__Task goal__. Beneath this sentence is a set of records; write each of them out exactly.

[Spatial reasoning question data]
━━━━━━━━

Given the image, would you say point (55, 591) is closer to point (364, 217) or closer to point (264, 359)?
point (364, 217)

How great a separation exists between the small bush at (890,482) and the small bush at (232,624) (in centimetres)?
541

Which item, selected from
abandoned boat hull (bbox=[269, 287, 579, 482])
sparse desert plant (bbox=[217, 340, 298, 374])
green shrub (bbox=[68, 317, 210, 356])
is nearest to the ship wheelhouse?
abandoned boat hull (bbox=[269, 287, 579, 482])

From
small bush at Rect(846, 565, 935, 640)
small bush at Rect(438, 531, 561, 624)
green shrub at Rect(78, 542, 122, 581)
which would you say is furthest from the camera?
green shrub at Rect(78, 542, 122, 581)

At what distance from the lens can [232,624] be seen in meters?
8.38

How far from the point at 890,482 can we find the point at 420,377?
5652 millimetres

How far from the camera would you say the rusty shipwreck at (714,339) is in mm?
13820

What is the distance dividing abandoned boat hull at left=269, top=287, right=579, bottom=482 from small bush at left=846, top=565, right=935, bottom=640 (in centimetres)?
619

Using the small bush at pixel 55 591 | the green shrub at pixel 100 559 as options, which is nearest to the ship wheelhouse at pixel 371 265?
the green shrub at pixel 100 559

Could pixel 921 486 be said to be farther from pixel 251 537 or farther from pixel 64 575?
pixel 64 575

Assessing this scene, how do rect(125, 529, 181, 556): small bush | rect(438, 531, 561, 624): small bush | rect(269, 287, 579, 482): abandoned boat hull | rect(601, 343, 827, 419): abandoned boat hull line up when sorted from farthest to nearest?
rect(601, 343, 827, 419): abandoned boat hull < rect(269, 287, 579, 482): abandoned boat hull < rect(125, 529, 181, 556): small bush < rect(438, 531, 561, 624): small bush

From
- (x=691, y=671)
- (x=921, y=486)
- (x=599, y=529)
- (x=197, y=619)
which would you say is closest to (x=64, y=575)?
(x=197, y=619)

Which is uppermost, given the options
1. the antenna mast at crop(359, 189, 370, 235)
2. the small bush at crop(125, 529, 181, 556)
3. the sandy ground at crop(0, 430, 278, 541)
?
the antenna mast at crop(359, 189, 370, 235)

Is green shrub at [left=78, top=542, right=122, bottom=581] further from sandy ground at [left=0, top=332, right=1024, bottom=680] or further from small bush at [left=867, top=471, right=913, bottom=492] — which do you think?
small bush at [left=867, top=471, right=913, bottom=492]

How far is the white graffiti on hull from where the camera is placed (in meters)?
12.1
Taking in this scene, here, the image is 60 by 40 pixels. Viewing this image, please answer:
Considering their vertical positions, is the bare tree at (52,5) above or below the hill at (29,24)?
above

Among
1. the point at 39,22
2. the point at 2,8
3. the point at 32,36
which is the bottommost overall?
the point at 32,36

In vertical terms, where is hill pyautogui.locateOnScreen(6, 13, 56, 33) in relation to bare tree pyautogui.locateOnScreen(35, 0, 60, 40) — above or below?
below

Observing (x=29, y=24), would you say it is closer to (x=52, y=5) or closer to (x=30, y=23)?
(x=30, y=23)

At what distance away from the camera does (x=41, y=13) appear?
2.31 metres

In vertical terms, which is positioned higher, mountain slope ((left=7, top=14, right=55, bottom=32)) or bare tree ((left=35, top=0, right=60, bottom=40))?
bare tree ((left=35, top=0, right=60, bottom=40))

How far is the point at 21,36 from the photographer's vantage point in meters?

━━━━━━━━

__Output__.
Given the image, would you say point (55, 591) is closer to point (364, 217) or closer to point (264, 359)?
point (364, 217)

How great a separation exists between the small bush at (890,482) and the small bush at (232,624) (in centimetres)?
541

Which item, selected from
abandoned boat hull (bbox=[269, 287, 579, 482])
sparse desert plant (bbox=[217, 340, 298, 374])
green shrub (bbox=[68, 317, 210, 356])
is nearest to the ship wheelhouse?
abandoned boat hull (bbox=[269, 287, 579, 482])

From
small bush at Rect(846, 565, 935, 640)
small bush at Rect(438, 531, 561, 624)
green shrub at Rect(78, 542, 122, 581)
which would you say is furthest from the camera?
green shrub at Rect(78, 542, 122, 581)

At what distance from the lens can [232,624] be seen in meters?
8.38

How far from the point at 890,482 can we find the point at 420,377?
5652 millimetres

How far from the camera would you say the rusty shipwreck at (714,339) is in mm?
13820

What is the distance dividing abandoned boat hull at left=269, top=287, right=579, bottom=482 from small bush at left=846, top=565, right=935, bottom=640 (in centimetres)?
619

Using the small bush at pixel 55 591 | the green shrub at pixel 100 559 as options, which is nearest to the ship wheelhouse at pixel 371 265?
the green shrub at pixel 100 559

Could pixel 921 486 be said to be farther from pixel 251 537 or farther from pixel 64 575?
pixel 64 575

Assessing this scene, how do rect(125, 529, 181, 556): small bush | rect(438, 531, 561, 624): small bush | rect(269, 287, 579, 482): abandoned boat hull | rect(601, 343, 827, 419): abandoned boat hull line up when sorted from farthest to nearest?
rect(601, 343, 827, 419): abandoned boat hull < rect(269, 287, 579, 482): abandoned boat hull < rect(125, 529, 181, 556): small bush < rect(438, 531, 561, 624): small bush

From
- (x=691, y=671)
- (x=921, y=486)
- (x=599, y=529)
- (x=197, y=619)
which would you say is closest to (x=64, y=575)?
(x=197, y=619)

Which is uppermost, given the options
1. the antenna mast at crop(359, 189, 370, 235)
2. the small bush at crop(125, 529, 181, 556)
3. the sandy ground at crop(0, 430, 278, 541)
?
the antenna mast at crop(359, 189, 370, 235)

Is green shrub at [left=78, top=542, right=122, bottom=581] further from sandy ground at [left=0, top=332, right=1024, bottom=680] or further from small bush at [left=867, top=471, right=913, bottom=492] — which do you think?
small bush at [left=867, top=471, right=913, bottom=492]

How far is the white graffiti on hull from where the camera is placed (in meters)?
12.1
Taking in this scene, here, the image is 60 by 40 pixels. Viewing this image, please answer:
Considering their vertical positions, is the bare tree at (52,5) above or below the hill at (29,24)?
above

Among
1. the point at 39,22
2. the point at 2,8
3. the point at 32,36
which is the bottommost overall?
the point at 32,36

In vertical terms, where is hill pyautogui.locateOnScreen(6, 13, 56, 33) in relation to bare tree pyautogui.locateOnScreen(35, 0, 60, 40) — above or below?
below

Observing (x=29, y=24), would you say it is closer to (x=52, y=5) or closer to (x=30, y=23)?
(x=30, y=23)

At what distance away from the camera does (x=41, y=13) appear?
2.31 metres

In vertical terms, which is positioned higher, mountain slope ((left=7, top=14, right=55, bottom=32)) or bare tree ((left=35, top=0, right=60, bottom=40))?
bare tree ((left=35, top=0, right=60, bottom=40))

How far is the point at 21,36 from the photographer's vantage point in meters?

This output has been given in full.